These are underpinned by nine priorities which will guide a regional implementation plan and local place-based plans.

Our 3 strategic pillars

People

People have timely access to inclusive and trauma-responsive services and interventions throughout their lives.

Strengthen and build integrated support pathways

Partners will develop and strengthen prevention, intervention and recovery pathways, ensuring that support is integrated and that services are accessible, and trauma responsive. Shared intelligence will be used to ensure that individuals, families, and communities at risk of, or impacted by, violence are identified and supported across pathways.

Support individuals throughout their lives by promoting whole-family approaches

System approaches to violence prevention should respond to risk factors affecting whole families. They should recognise the impact of parental imprisonment, domestic abuse, substance misuse and mental ill-health on children and young people, and the need to support families as systems rather than individuals in isolation. This is best achieved by ensuring that preventative work is implemented at different transition points.

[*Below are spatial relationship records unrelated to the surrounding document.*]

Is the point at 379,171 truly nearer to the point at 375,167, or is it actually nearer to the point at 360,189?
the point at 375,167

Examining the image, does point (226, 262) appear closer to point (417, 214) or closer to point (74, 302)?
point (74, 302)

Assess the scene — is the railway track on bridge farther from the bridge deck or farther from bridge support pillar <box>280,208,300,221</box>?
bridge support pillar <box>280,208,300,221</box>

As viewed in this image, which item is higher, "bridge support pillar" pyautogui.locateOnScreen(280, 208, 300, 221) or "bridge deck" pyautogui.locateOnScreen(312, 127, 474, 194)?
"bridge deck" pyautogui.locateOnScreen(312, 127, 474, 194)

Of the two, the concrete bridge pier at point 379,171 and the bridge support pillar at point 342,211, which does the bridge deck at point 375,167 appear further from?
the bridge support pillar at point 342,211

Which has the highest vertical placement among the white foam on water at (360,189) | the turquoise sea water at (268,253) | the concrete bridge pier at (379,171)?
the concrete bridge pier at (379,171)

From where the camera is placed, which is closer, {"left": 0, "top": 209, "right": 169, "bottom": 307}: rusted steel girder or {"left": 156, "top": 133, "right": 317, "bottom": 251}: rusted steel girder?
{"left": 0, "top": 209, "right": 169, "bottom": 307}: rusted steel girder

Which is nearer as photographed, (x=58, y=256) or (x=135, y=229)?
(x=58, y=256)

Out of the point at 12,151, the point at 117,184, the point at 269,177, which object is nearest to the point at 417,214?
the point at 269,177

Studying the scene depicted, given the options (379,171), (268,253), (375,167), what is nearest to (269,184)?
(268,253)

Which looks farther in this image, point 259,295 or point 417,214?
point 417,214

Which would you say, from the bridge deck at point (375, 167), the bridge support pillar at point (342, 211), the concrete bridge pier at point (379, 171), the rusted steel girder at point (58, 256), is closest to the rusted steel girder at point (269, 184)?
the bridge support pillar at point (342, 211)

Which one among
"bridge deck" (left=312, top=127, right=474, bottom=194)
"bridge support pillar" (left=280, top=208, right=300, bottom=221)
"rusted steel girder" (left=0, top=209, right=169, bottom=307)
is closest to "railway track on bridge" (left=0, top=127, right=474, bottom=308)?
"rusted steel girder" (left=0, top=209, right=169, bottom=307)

Work with community leaders to drive change

System leaders will ensure that individuals, families and affected communities with lived experience shape strategy, service design, commissioning, and governance as equal partners. This is important to build trust with communities

Places

Places across Merseyside are made safer and more connected, building on community assets and local intelligence. A place-based approach is taken to reduce silo working by bringing partners together to improve long-term outcomes for local areas.

Invest in local assets and community strengths

Local partners will use real time place-based intelligence to direct resources to those communities and settings experiencing the greatest cumulative impact of violence and its underlying drivers. They will prioritise investment towards need and invest in community assets that promote community connections, resilience, and violence prevention at all levels.

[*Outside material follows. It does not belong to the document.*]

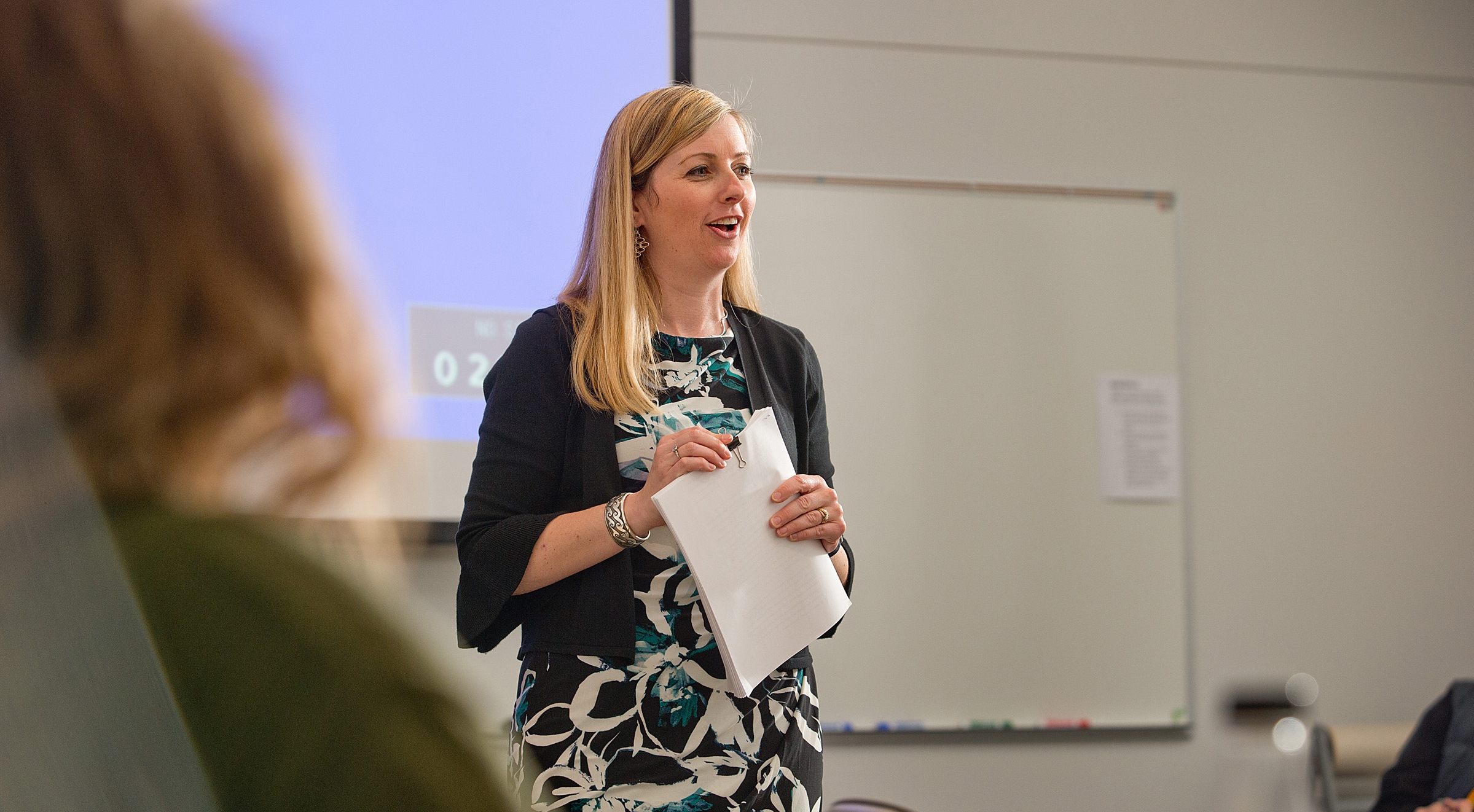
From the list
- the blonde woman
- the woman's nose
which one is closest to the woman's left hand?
the blonde woman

Design safer places, increasing feelings of belonging and public confidence

System leaders will address contextual risks by aligning community safety, regeneration, transport, and licensing activity to reduce fear, improve safety and prevent harm in public spaces.

Enable responsive local delivery models

Local leaders will ensure place-based plans are flexible and responsive to emerging risk, community feedback and system learning, while maintaining long term focus and stability. System wide intelligence function will strengthen understanding of serious violence by bringing together health, policing, local authorities and community insight at a local level.

Partnerships

Partners across Merseyside work together using shared leadership outcomes, and prioritising long-term investment in prevention, equity and joint outcomes.

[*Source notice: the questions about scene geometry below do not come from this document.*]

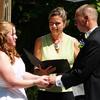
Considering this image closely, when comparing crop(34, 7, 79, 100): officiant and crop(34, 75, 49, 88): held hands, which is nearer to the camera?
crop(34, 75, 49, 88): held hands

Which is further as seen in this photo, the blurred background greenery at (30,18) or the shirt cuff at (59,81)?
the blurred background greenery at (30,18)

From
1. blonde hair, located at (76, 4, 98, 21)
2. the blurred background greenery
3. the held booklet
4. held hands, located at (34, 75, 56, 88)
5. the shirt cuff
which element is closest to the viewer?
blonde hair, located at (76, 4, 98, 21)

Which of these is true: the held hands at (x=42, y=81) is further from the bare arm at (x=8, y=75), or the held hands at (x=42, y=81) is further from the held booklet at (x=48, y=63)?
the held booklet at (x=48, y=63)

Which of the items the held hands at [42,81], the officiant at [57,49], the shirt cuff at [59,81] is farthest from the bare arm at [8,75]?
the officiant at [57,49]

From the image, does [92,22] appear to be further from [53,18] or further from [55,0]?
[55,0]

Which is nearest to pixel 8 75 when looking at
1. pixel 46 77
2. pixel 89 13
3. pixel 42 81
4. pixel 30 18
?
pixel 42 81

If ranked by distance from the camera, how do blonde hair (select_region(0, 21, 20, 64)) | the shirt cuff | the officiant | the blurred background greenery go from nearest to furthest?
blonde hair (select_region(0, 21, 20, 64)) → the shirt cuff → the officiant → the blurred background greenery

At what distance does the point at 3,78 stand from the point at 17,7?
5.09 metres

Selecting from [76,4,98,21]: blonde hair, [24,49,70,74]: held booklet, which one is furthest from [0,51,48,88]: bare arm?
[76,4,98,21]: blonde hair

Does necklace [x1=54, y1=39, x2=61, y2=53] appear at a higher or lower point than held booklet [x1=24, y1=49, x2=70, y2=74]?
higher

Ensure partners are jointly accountable for the prevention of violence across communities

Partners will embed joint accountability for violence prevention across statutory, voluntary, community and faith sectors, ensuring that governance structures reflect shared responsibility for both prevention and reduction of harm across the violence prevention system. Governance should include local transparency mechanisms, as well as learning and improvement cycles. This strategy should be aligned with local and regional policies.

Promote fair and sustainable investment that is based on strategic commissioning

Partners will align strategies, commissioning and funding to prioritise long-term prevention and equity, with coordinated investment focused on people and places experiencing the greatest need. Where new interventions are designed, these should be focused on prevention and equity.

Embed a learning and improvement culture

Partners will use shared data, lived experience and evaluation to understand what is working, for whom and why and in what context, and to adapt responses as learning emerges. They will foster a learning and improvement culture, where responses to serious incidents inform system change and where communities and frontline practitioners are active contributors to improvement.